Package home decision
The builder facade lives in AsiBackbone.DependencyInjection rather than Core or ASP.NET Core.
This keeps AsiBackbone.Core framework-neutral and avoids forcing ASP.NET Core, EF Core, OpenTelemetry, signing, storage, cloud, or hosting dependencies into the core governance primitives. It also avoids making ASP.NET Core the owner of a builder shape that is useful for worker services, console hosts, gateways, and other non-web applications.
Provider packages own their own builder extension methods:
| Provider package | Example builder calls |
|---|---|
AsiBackbone.AspNetCore |
UseAspNetCoreEndpointGovernance(), UseGovernanceOutboxDrain() |
AsiBackbone.EntityFrameworkCore |
UseEfCoreAuditLedger<TDbContext>(), UseEfCoreAuditLifecycle<TDbContext>(), UseEfCoreGovernanceOutbox<TDbContext>() |
AsiBackbone.Storage.InMemory |
UseInMemoryAuditLedger(), UseInMemoryAuditLifecycle(), UseInMemoryGovernanceOutbox() |
AsiBackbone.Signing.LocalDevelopment |
UseLocalDevelopmentSigning() |
AsiBackbone.Signing.ManagedKey |
UseManagedKeySigning(...) |
AsiBackbone.OpenTelemetry |
UseOpenTelemetryEmission() |
A host only sees the provider calls for packages it references.
Manual registration remains the baseline
The builder does not replace manual dependency injection. Each Use* method maps to explicit service registrations the host could write directly.
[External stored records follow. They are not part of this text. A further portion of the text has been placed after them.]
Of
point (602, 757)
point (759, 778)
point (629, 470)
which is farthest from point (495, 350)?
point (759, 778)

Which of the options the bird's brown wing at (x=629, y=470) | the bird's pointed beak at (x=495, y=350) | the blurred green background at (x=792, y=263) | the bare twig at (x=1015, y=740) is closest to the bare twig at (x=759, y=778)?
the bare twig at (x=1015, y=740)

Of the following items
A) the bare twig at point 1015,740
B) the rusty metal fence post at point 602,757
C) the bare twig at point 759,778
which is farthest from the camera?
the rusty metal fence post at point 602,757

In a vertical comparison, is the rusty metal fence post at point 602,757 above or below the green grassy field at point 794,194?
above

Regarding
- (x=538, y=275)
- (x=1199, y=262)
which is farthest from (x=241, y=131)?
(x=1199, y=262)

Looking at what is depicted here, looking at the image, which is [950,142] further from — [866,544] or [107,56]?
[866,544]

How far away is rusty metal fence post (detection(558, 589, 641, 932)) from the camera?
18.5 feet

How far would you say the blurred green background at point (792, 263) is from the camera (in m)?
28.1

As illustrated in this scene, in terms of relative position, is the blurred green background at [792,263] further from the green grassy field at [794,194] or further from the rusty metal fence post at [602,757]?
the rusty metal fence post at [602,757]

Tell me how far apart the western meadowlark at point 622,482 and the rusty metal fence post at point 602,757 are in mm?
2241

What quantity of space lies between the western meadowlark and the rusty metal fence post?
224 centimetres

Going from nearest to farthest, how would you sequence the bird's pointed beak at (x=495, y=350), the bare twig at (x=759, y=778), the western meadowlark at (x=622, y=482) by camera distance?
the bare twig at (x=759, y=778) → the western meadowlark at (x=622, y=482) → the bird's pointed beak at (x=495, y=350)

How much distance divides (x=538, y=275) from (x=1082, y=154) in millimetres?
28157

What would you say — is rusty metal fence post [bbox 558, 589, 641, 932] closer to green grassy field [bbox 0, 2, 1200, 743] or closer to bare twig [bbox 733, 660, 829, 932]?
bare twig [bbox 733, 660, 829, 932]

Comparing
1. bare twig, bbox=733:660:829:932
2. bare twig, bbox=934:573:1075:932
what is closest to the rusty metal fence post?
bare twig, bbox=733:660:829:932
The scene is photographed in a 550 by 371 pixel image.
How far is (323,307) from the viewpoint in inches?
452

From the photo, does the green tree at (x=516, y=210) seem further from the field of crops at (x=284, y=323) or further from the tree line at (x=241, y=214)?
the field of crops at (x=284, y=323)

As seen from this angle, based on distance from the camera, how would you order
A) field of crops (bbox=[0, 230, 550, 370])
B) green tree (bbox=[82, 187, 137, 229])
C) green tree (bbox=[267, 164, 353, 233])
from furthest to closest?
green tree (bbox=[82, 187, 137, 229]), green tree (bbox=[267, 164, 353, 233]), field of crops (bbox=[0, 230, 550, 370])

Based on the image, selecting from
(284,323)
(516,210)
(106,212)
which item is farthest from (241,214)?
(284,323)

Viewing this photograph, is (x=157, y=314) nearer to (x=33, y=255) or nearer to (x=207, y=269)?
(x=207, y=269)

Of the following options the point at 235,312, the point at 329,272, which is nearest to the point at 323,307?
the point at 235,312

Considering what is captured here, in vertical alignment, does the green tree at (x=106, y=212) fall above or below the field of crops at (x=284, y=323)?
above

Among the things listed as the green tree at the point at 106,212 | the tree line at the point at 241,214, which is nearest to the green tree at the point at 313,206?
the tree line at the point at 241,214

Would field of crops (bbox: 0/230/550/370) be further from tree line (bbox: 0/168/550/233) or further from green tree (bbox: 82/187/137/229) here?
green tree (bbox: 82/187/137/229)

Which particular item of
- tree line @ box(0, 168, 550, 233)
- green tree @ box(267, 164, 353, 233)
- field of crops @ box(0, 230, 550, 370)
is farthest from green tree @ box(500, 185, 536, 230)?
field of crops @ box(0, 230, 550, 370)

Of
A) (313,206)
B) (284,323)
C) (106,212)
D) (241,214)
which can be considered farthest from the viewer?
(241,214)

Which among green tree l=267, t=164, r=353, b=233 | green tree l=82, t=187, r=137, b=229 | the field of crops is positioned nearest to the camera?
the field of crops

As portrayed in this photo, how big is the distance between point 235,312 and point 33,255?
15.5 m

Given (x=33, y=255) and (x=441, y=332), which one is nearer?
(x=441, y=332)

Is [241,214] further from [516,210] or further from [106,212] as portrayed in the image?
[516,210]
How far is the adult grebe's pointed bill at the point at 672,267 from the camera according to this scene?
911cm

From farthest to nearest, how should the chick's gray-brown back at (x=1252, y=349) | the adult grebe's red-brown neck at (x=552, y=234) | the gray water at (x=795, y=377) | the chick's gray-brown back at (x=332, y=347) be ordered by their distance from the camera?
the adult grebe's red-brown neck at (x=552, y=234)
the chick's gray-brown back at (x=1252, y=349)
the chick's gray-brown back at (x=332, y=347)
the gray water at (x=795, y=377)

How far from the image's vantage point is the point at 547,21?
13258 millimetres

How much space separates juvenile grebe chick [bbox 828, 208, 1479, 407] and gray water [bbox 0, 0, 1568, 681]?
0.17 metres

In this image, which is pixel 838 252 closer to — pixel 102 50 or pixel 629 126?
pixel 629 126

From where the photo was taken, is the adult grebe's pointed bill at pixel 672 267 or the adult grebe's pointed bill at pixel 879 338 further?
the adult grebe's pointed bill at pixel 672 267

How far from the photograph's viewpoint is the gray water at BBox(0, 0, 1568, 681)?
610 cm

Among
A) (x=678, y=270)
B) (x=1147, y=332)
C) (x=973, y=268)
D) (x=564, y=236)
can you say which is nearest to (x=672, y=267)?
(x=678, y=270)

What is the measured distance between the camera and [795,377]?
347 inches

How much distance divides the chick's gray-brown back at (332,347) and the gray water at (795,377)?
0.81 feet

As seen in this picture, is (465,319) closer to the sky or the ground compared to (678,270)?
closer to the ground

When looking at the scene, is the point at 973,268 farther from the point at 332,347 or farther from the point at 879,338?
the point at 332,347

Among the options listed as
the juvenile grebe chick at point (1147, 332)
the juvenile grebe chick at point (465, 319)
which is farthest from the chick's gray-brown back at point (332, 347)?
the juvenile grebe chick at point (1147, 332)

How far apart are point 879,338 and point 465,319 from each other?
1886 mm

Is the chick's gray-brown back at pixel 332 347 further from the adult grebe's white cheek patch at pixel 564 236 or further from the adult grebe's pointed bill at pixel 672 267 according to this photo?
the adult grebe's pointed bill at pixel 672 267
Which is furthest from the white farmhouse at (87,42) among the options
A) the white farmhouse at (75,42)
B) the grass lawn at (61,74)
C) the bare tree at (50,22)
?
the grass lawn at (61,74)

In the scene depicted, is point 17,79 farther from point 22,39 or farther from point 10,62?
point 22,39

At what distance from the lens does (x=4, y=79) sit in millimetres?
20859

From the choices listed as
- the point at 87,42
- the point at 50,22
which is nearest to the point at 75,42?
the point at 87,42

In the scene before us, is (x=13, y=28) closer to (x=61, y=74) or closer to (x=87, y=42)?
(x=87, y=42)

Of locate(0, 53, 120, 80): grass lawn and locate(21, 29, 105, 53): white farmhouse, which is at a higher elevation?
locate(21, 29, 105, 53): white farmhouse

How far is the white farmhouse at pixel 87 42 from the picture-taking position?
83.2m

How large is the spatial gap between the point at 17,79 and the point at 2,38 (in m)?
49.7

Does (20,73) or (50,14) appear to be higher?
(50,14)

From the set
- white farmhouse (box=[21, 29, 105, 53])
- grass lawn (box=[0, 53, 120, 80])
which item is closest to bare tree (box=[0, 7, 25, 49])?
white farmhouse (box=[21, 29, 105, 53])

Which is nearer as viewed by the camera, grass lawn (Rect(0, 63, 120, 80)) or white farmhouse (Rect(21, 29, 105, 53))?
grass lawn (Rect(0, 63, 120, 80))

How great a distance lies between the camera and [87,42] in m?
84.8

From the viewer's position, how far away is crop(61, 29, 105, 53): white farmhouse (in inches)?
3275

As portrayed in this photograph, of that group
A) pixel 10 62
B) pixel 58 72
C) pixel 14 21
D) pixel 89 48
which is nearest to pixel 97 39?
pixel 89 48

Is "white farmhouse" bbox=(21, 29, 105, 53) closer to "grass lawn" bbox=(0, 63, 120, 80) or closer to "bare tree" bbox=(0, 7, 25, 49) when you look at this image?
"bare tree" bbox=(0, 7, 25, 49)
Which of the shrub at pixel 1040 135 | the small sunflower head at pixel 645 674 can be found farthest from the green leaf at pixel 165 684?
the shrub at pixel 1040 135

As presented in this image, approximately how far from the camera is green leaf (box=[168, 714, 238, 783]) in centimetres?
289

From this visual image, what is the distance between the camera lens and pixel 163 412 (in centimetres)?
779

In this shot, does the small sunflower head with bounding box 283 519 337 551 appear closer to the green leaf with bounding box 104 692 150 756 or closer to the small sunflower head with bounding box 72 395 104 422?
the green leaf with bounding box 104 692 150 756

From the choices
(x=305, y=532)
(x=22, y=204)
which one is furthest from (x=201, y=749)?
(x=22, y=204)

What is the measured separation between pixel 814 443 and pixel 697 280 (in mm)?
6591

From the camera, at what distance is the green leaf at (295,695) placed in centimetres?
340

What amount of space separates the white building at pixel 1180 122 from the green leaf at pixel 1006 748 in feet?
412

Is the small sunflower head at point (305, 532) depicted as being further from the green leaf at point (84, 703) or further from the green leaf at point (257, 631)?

Manual ASP.NET Core endpoint governance registration:
builder.Services.AddAsiBackboneAspNetCore();
Builder equivalent:
builder.Services.AddAsiBackbone(backbone =>
{
backbone.UseAspNetCoreEndpointGovernance();
});
Manual EF Core audit ledger registration:
builder.Services.AddScoped<DbContext>(provider =>
provider.GetRequiredService<ApplicationDbContext>());
builder.Services.AddScoped<IAsiBackboneAuditLedgerStore, EfCoreAuditLedgerStore>();
Builder equivalent:
builder.Services.AddAsiBackbone(backbone =>
{
backbone.UseEfCoreAuditLedger<ApplicationDbContext>();
});
Manual OpenTelemetry emission provider registration:
builder.Services.AddSingleton(new OpenTelemetryGovernanceEmitterOptions());
builder.Services.AddSingleton<OpenTelemetryGovernanceEmitter>();
builder.Services.AddSingleton<IAsiBackboneGovernanceEmitter>(provider =>
provider.GetRequiredService<OpenTelemetryGovernanceEmitter>());
Builder equivalent:
builder.Services.AddAsiBackbone(backbone =>
{
backbone.UseOpenTelemetryEmission();
});
Local-development example
Local-development storage and signing remain explicit. They are useful for samples and tests, not production accountability storage or production key custody.
builder.Services.AddAsiBackbone(backbone =>
{
backbone.UseInMemoryAuditLedger();
backbone.UseInMemoryAuditLifecycle();
backbone.UseInMemoryGovernanceOutbox();
backbone.UseLocalDevelopmentSigning();
});
Empty and partial configuration
An empty builder callback does not register hidden defaults:
builder.Services.AddAsiBackbone(_ => { });
A partial callback only registers the provider calls named by the host:
builder.Services.AddAsiBackbone(backbone =>
{
backbone.UseOpenTelemetryEmission();
});
That example does not add EF Core, ASP.NET Core endpoint governance, signing, local-development storage, or outbox drain worker services.
Boundary
Use the builder when a host wants one fluent place to coordinate explicit AsiBackbone provider selections. Use manual registration when a host wants maximum clarity or has custom persistence, signing, telemetry, or gateway infrastructure.
Both approaches preserve the same boundary: AsiBackbone provides accountable decision-flow infrastructure, while the host remains responsible for database configuration, key custody, telemetry exporters, execution behavior, deployment hardening, and compliance review.